Dataset excerpts:
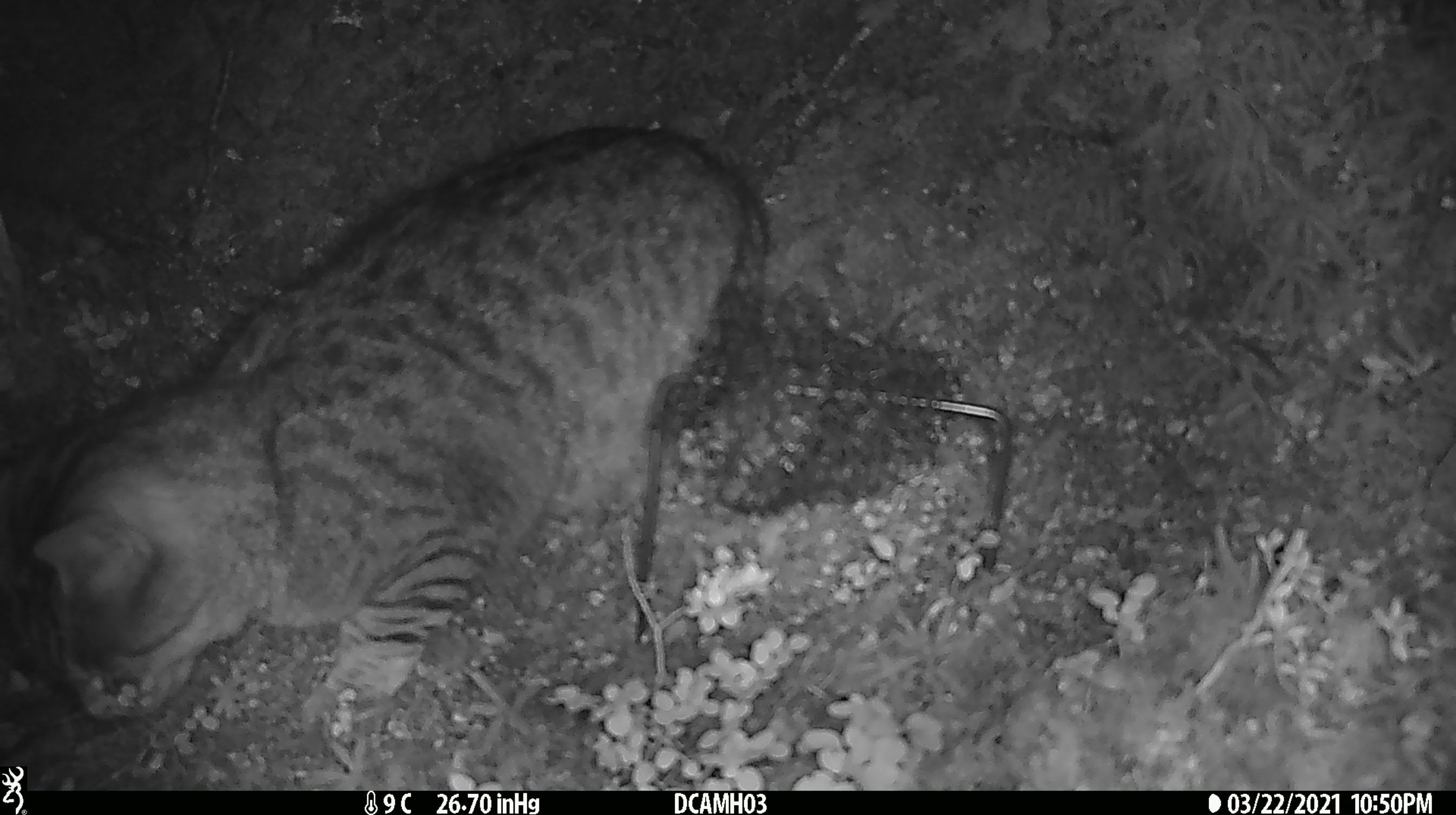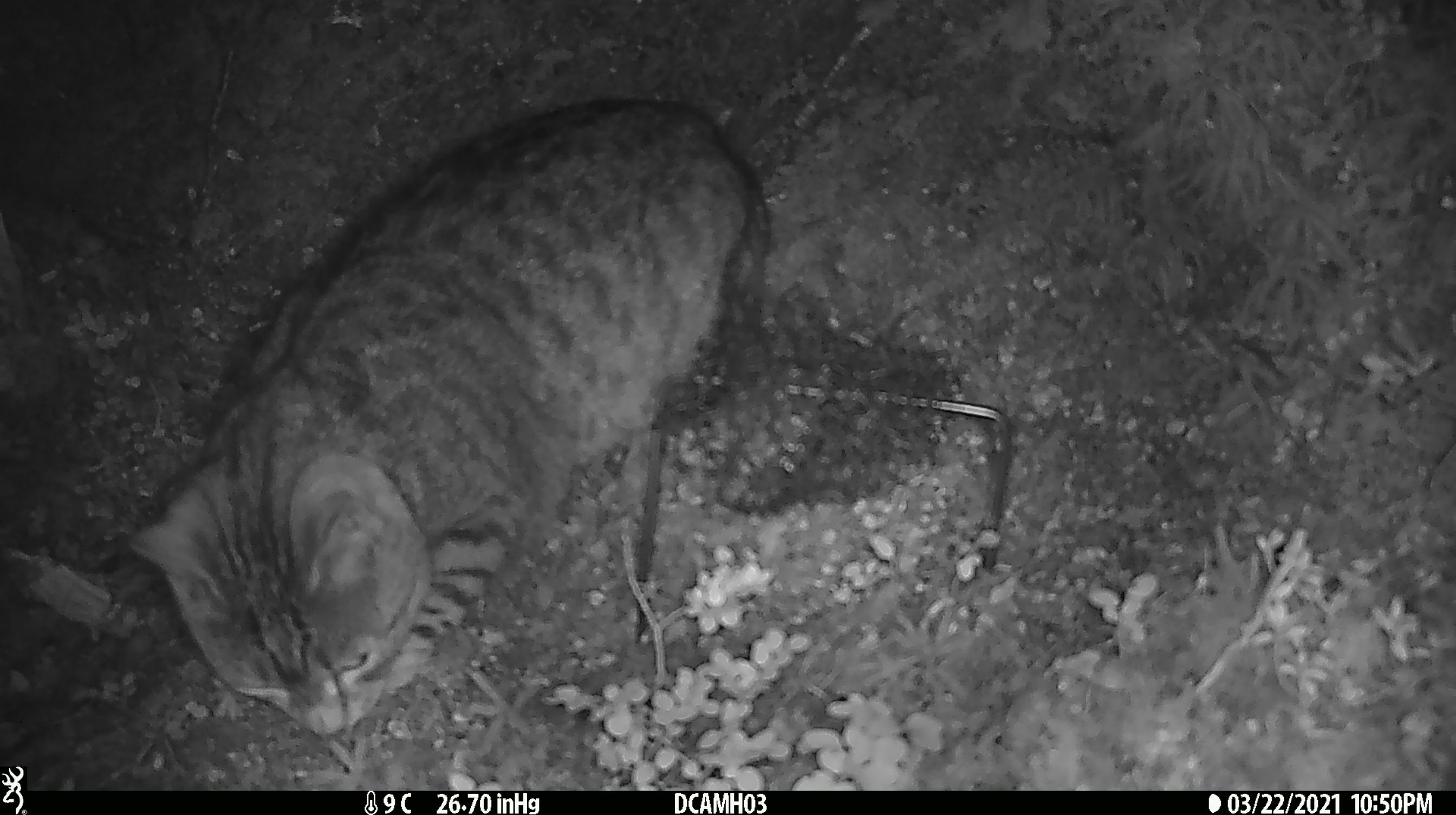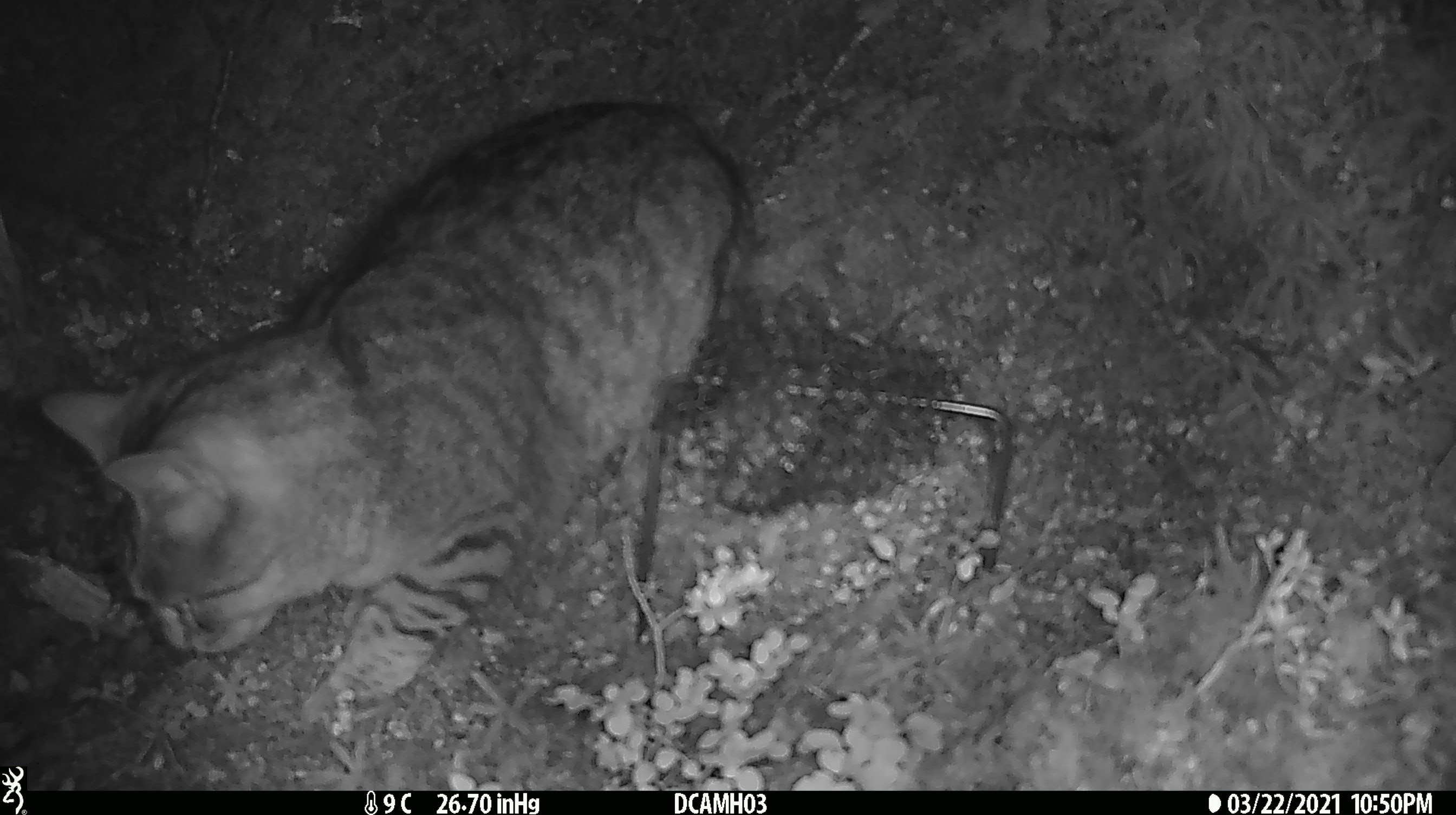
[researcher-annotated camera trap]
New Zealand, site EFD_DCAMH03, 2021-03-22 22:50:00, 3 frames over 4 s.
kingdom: Animalia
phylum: Chordata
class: Mammalia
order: Carnivora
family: Felidae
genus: Felis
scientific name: Felis catus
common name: domestic cat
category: cat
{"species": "cat (domestic cat) (Felis catus)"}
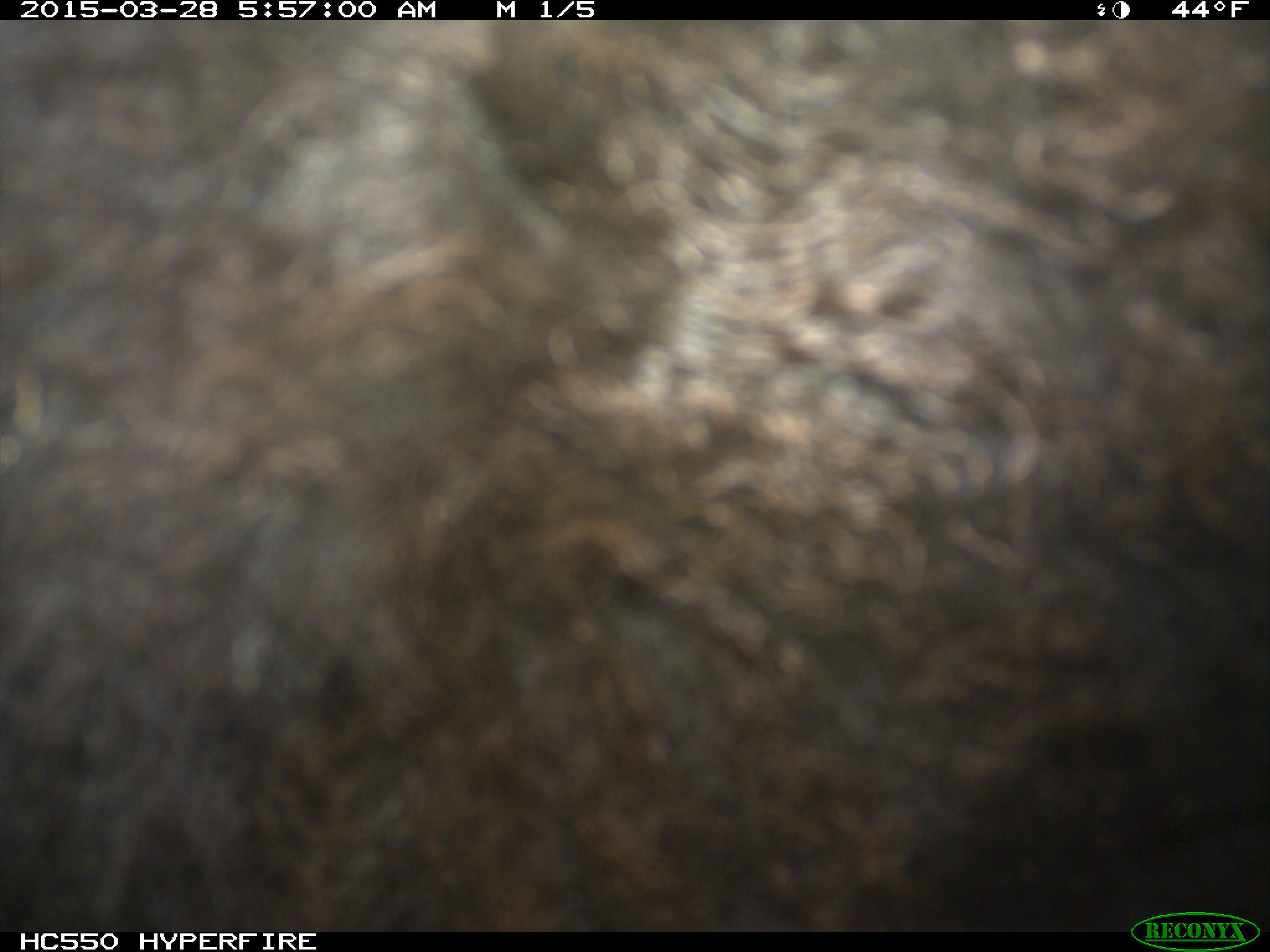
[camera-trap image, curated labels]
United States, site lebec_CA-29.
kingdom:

- [TASK GOAL]
Looking at the records above, extract only the lines from the one with "common name: domestic cat" through the last line, exactly, with the pictures left out.

- [WORKED SOLUTION]
common name: domestic cat
category: cat
{"species": "cat (domestic cat) (Felis catus)"}
[camera-trap image, curated labels]
United States, site lebec_CA-29.
kingdom:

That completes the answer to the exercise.